# Sleeves on flight suit question????



## hoist-monkey (11 Apr 2013)

So I got picked up by my SCWO for having my sleeves of my flight suit rolled up.
  :facepalm: :facepalm: :facepalm:
I was asked to find in dress instructions or orders where it states that sleeves in flight suits SHALL be kept down at all times.

Spent better part of an hour looking through CF Dress Instructions, 1 CAD orders & B-GA-100, as well as 12 Wing orders and found NOTHING.

I am sure that it says somewhere that my sleeves are to be down, but I can't find it.

Any help would be appreciated.

Cheers


----------



## Eye In The Sky (11 Apr 2013)

I'm looking at an older version (2008) of 1 Cdn Air Div Order, Vol 1, 1-006.

Para 6(I):  Zippers and Sleeves – Sleeves shall neither be rolled nor pushed up.  Front main zipper shall be no lower than the bottom of the name tag.   All other zippers shall remain closed at all times.  

Might want to check the current version at work though.


----------



## NavyShooter (11 Apr 2013)

1 Canadian Air Division Order Volume One, article 1-006 paragraph 6 (i)

"Sleeves shall neither be rolled nor pushed up. "

Sort yourself out monkey!  When a ZOOMIE is picking you up for improper dress, you're doing something wrong!!!!   :warstory:


----------



## hoist-monkey (11 Apr 2013)

Thank you for the links

Cheers


----------



## Zoomie (21 Apr 2013)

Just be cognizant of the dress regs while in the SCWO's domain (ie office space).  Once you get on the flight line - do whatever you need to do to remain comfortable.

SCWO's love to pick up on: zippers, sleeves, sideburns and ball caps.


----------



## PAdm (21 Apr 2013)

Zoomie said:
			
		

> SCWO's love to pick up on: zippers, sleeves, sideburns and ball caps.



And then some!!  No point in arguing as he will go to the CO and stamp his feet.  Pick your battles and the SWO owns this one.


----------



## OldSolduer (21 Apr 2013)

PAdm said:
			
		

> And then some!!  No point in arguing as he will go to the CO and stamp his feet.  Pick your battles and the SWO owns this one.



Excuse me but CWOs or CPOs do not "stamp their feet".

• Given request 1: Retype the passage of the forum thread beginning with "Para 6(I):  Zippers" and continuing through "NavyShooter (11 Apr 2013)".
The forum thread above and the records that come next are unrelated material.

Records from a dataset
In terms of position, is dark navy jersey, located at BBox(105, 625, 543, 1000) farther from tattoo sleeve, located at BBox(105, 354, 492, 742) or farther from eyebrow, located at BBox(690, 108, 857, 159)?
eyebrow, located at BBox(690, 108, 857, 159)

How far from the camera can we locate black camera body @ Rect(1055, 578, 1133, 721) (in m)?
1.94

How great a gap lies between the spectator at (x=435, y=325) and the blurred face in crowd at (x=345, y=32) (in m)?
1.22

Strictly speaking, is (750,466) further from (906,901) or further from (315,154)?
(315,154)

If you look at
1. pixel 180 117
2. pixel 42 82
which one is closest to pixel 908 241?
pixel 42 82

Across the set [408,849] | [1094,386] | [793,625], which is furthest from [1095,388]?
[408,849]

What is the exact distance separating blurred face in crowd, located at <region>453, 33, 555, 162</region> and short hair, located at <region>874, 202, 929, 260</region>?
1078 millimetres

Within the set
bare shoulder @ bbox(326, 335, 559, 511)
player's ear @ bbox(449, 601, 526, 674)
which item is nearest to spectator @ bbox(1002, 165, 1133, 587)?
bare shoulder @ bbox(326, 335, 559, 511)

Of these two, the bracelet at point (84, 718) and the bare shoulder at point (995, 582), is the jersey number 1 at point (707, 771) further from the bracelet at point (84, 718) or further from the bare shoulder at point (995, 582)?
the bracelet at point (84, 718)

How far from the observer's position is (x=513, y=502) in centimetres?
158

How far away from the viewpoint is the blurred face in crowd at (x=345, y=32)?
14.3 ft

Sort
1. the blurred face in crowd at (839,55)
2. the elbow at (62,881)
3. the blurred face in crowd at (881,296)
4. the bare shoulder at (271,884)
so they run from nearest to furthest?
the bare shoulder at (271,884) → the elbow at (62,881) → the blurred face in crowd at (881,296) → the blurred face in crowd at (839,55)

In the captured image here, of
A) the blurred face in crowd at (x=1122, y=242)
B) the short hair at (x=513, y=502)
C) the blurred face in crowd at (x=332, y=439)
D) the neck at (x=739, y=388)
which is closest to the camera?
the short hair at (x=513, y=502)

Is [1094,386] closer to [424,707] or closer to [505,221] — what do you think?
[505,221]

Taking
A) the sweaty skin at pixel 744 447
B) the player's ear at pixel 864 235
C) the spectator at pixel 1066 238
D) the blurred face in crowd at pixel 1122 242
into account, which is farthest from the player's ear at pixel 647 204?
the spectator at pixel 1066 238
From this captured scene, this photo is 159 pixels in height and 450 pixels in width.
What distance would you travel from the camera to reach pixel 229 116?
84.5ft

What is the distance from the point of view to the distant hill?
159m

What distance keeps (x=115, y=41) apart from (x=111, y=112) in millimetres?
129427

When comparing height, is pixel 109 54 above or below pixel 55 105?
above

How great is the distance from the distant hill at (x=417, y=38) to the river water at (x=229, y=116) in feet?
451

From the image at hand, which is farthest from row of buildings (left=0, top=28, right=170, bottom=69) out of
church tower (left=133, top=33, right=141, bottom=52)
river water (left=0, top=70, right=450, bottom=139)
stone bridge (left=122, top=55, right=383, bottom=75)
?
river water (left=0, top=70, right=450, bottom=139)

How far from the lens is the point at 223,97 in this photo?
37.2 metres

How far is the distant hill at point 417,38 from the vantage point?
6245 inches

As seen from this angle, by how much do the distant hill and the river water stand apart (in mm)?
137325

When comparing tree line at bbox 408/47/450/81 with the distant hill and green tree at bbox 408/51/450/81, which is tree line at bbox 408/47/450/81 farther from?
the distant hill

• Given request 2: Echo word for word the lines of the records from the one containing "How far is the" through the last line of the records.

• Exercise response 1:
Para 6(I):  Zippers and Sleeves – Sleeves shall neither be rolled nor pushed up.  Front main zipper shall be no lower than the bottom of the name tag.   All other zippers shall remain closed at all times.  

Might want to check the current version at work though.


----------



## NavyShooter (11 Apr 2013)

• Exercise response 2:
How far is the distant hill at point 417,38 from the vantage point?
6245 inches

As seen from this angle, by how much do the distant hill and the river water stand apart (in mm)?
137325

When comparing tree line at bbox 408/47/450/81 with the distant hill and green tree at bbox 408/51/450/81, which is tree line at bbox 408/47/450/81 farther from?
the distant hill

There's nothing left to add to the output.